Lançado neste ano por Felliti
através da editora Todavia, “Ricardo e Vânia” fala sobre a vida do “Fofão da
Augusta” e de seu companheiro durante alguns anos, Vagner, hoje conhecido como Vânia
Munhoz. Em quase 200 páginas, o repórter consegue preencher a lacuna que
faltava na fantástica história de vida de Ricardo Corrêa da Silva.
Chico, através de mensagens
pela internet, conseguiu contato com Vagner e viajou para Paris para
conhece-lo. Com a companhia de sua mãe, a escritora Isabel Dias, ambos conviveram
por alguns dias com outro personagem incrível.

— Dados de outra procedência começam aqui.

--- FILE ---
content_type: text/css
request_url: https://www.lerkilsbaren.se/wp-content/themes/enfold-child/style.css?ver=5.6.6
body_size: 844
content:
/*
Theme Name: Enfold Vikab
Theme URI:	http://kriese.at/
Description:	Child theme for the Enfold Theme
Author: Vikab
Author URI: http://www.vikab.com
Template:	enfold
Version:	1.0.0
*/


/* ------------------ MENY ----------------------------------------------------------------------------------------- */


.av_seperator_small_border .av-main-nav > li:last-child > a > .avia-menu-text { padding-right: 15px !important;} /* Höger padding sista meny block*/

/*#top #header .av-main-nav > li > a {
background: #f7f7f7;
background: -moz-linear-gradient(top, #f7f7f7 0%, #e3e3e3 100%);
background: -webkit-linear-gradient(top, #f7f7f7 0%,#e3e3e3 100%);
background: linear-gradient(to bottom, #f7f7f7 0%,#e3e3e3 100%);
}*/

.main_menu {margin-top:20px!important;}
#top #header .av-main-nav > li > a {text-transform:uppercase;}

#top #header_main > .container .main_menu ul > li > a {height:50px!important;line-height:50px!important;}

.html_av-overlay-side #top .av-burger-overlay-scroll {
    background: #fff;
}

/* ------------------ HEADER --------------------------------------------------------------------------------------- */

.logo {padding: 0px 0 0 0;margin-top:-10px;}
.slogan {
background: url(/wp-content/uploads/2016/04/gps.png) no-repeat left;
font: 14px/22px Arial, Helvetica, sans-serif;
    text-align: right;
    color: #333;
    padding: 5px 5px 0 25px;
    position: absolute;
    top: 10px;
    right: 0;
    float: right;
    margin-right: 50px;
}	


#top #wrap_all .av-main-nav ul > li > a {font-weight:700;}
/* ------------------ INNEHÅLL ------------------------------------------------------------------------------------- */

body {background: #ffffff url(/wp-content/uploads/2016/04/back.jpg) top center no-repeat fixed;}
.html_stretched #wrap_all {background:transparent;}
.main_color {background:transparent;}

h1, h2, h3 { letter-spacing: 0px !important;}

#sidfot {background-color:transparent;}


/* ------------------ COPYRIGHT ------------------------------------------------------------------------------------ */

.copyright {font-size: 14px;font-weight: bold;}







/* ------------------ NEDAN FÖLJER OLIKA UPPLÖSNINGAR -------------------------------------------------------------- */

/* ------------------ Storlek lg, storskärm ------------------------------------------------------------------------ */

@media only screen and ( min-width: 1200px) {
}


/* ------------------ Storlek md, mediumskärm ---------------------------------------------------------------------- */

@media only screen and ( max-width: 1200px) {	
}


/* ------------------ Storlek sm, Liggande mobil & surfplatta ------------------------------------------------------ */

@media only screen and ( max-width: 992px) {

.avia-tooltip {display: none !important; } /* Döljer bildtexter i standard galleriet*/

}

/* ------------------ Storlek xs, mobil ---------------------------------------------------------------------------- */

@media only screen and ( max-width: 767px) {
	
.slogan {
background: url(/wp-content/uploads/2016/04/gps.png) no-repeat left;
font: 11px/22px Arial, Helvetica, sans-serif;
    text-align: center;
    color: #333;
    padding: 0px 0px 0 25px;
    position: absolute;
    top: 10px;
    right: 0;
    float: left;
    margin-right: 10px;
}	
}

Morando na França desde 1989,
Vânia, como agora é conhecida, fez a vida como garota de programa, algo que ela
diz que está parando aos poucos. Quer voltar a ter um salão de beleza.
Sua sinceridade no livro
sobre o dinheiro que ganhou com a profissão, as viagens que fez, a prisão por
tráfico de pessoas, o preconceito por conta da aparência física e,
principalmente o relacionamento com Ricardo é algo que toca fundo na alma. Além
disso, a maneira como o autor relata é de uma sensibilidade incrível. Chico
conta a história como ela é, sem tentar fazer julgamentos de valor sobre as
ações e atitudes de seus personagens.
Com um dom para achar e
contar histórias de vida ímpares, o autor vai bem fundo nas origens dos dois
personagens e assim se depara com diversos outros que fazem dessa obra um dos
principais livros deste ano. Acho muito difícil ele não figurar nas listas de
melhores de 2019.
Algo que me chamou muito a
atenção em “Ricardo e Vânia” é como Chico, através da história de dois homossexuais
que injetaram silicone na face, faz uma grande reflexão sobre o nosso país e a nossa
gente. Tudo aquilo que é estranho e a gente não consegue conviver é
marginalizado. Alguns, como no caso de Vânia, se auto exilam em outro país e
usam o corpo para ganhar dinheiro, e outros, como Ricardo, são empurrados para
uma vida perigosa nas ruas das grandes capitais.
Para alguém com uma mente
mais fechada e conservadora, o livro pode parecer sujo e pesado, porém se
analisarmos mais a fundo, deixando nossos preconceitos de lado, esse
maravilhoso relato é mais sobre como temos que aceitar as diferenças que
existem entre nós e deixar o amor prevalecer. Ninguém é melhor ou pior que ninguém
por conta da aparência, credo, cor, orientação sexual, ou qualquer outra
desculpa que exista para o preconceito.